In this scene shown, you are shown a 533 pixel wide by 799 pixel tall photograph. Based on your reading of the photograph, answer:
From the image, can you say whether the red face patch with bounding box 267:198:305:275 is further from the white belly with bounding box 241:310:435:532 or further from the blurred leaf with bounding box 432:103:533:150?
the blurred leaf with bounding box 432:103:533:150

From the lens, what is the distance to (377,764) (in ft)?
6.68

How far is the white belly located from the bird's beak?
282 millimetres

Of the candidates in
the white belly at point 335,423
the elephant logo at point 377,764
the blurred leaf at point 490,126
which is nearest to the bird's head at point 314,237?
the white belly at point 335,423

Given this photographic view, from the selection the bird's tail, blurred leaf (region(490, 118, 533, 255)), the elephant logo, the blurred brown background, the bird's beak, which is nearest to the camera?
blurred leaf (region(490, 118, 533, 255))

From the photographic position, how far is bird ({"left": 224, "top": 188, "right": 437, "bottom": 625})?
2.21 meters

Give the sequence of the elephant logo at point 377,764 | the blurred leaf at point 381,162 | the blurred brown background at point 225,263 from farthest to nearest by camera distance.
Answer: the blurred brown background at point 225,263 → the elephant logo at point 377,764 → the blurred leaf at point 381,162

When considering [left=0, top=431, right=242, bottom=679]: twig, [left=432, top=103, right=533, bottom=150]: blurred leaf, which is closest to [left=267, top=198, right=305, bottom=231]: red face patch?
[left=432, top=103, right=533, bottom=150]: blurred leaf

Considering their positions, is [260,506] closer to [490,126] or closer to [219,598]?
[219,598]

+ + + +

*Your task*
Return, unchanged, the lines of the material from the line with "How far is the" to the line with "2.21 meters", including both of those lines.

*Exercise response*
How far is the white belly located from the bird's beak?
282 millimetres

Of the candidates in
the white belly at point 335,423
the elephant logo at point 377,764
the blurred leaf at point 490,126
which is nearest to the bird's head at point 314,237?
the white belly at point 335,423

Given this photographic view, from the selection the bird's tail, blurred leaf (region(490, 118, 533, 255)), the elephant logo, the blurred brown background, the bird's beak, which is nearest to the camera?
blurred leaf (region(490, 118, 533, 255))

From the photographic position, how far is bird ({"left": 224, "top": 188, "right": 437, "bottom": 625})?
2.21 meters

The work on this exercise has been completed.